Memoirs Aren’t Fairytales by Marni Mann
After a traumatic college experience, and desperate to leave small town life, Nicole and her best friend Eric move to Boston in order to make some changes in their stagnant life. There though, Nicole and Eric find themselves plunging head first into a labyrinth of drugs, death and crime.
I feel as though I should start with a disclaimer. Although the title of this novel is called Memoirs Aren’t Fairytales, this book is a work of fiction. As I read this on my Kindle (which automatically starts books on the first page of text-NOT the front cover) I missed the book’s disclaimer.

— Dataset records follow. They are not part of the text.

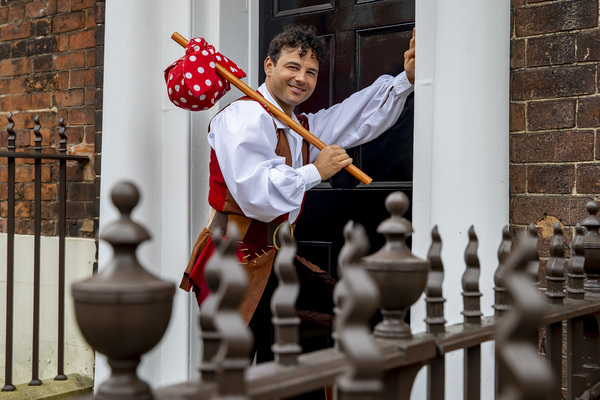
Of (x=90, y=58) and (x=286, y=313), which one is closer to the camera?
(x=286, y=313)

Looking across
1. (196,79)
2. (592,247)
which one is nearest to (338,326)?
(592,247)

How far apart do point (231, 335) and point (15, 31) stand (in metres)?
4.09

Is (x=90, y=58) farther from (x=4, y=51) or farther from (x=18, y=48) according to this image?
(x=4, y=51)

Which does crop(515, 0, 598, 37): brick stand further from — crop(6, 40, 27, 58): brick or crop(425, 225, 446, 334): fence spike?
crop(6, 40, 27, 58): brick

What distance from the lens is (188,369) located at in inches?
130

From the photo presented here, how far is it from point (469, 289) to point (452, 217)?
970 mm

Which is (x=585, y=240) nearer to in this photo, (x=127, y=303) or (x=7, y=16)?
(x=127, y=303)

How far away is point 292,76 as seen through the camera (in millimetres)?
3006

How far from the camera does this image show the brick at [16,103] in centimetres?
428

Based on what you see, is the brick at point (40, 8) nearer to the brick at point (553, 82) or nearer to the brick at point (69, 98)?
the brick at point (69, 98)

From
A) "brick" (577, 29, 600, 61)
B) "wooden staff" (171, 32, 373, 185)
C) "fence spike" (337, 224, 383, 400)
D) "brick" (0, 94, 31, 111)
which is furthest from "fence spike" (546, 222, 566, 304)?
"brick" (0, 94, 31, 111)

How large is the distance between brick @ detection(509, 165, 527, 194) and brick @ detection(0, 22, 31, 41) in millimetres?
3109

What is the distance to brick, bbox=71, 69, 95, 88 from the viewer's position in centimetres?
391

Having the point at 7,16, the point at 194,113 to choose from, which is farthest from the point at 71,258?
the point at 7,16
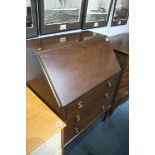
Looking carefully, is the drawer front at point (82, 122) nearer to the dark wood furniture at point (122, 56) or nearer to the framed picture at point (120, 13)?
the dark wood furniture at point (122, 56)


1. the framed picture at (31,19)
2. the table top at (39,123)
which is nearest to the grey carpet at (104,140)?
the table top at (39,123)

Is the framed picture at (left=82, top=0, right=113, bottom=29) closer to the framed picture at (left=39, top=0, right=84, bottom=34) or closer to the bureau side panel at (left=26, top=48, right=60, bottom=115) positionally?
the framed picture at (left=39, top=0, right=84, bottom=34)

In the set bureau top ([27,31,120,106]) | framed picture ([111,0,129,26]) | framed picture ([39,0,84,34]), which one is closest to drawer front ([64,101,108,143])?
bureau top ([27,31,120,106])

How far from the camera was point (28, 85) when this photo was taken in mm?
1069

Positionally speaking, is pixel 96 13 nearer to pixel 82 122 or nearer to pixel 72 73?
pixel 72 73

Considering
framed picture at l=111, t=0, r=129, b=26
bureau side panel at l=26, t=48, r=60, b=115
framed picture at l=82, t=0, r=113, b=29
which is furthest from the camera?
framed picture at l=111, t=0, r=129, b=26

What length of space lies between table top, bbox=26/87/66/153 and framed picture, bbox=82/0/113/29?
917 mm

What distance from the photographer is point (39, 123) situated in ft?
2.64

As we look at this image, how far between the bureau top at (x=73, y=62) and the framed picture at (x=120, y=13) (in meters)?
0.66

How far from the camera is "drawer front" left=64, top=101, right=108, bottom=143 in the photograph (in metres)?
1.09

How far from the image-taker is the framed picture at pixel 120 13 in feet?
5.61
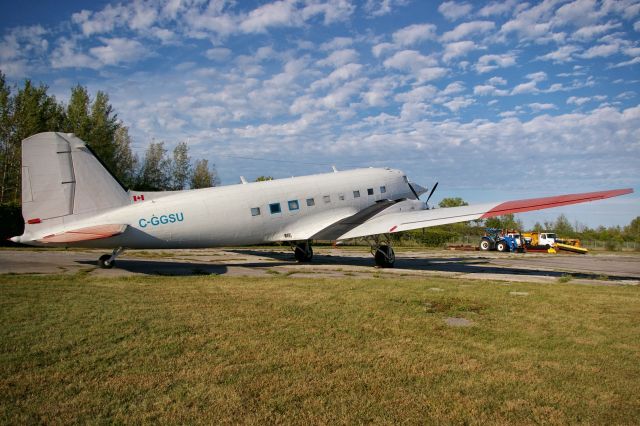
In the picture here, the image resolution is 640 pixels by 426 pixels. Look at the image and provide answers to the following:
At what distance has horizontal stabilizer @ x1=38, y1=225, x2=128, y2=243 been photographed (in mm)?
14422

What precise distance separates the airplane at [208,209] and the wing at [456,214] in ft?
0.15

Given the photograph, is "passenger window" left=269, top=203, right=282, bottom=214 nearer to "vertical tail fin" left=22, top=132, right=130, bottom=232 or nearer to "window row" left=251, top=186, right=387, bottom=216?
"window row" left=251, top=186, right=387, bottom=216

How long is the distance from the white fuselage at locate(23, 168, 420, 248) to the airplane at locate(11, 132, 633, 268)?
0.13 feet

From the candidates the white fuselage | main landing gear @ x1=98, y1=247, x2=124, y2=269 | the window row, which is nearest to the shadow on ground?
the white fuselage

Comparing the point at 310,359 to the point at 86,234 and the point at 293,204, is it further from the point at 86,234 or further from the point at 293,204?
the point at 293,204

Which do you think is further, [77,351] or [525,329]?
[525,329]

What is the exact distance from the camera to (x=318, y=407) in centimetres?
480

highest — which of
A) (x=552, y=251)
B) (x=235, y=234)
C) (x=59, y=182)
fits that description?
(x=59, y=182)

Still, whether the book was truth or fiction there was no denying the book’s impact. I’ve read many books on drugs/addiction, both fiction and non fiction and I cannot recall one that punched me in the gut as hard and as often as this book did. Just when I thought that maybe, just maybe things were going to get better for Nicole-they didn’t.
It seemed as though the novel should have started to feel as though it was an after school special, but surprisingly it did not. Perhaps it was because I was still holding onto the belief that it was a memoir, it seemed completely real, believable and not at all preachy.
I am not quite sure I’d read this book again, or it’s sequel, Scars from a Memoir. It was a powerful read, but not one I want to revisit but I am not sorry that I read it at all, and I do think it’s one of those books that should be read.
I’ve read books that hit me that way – I didn’t regret reading them, but they were so gritty that I wouldn’t want to go back!
That book sounds like an exhausting read. If I like a character in a book, I really get emotionally involved. That happened to me with the characters in “Fifty Shades”. I was exhausted, but thankfully there were more ups than downs.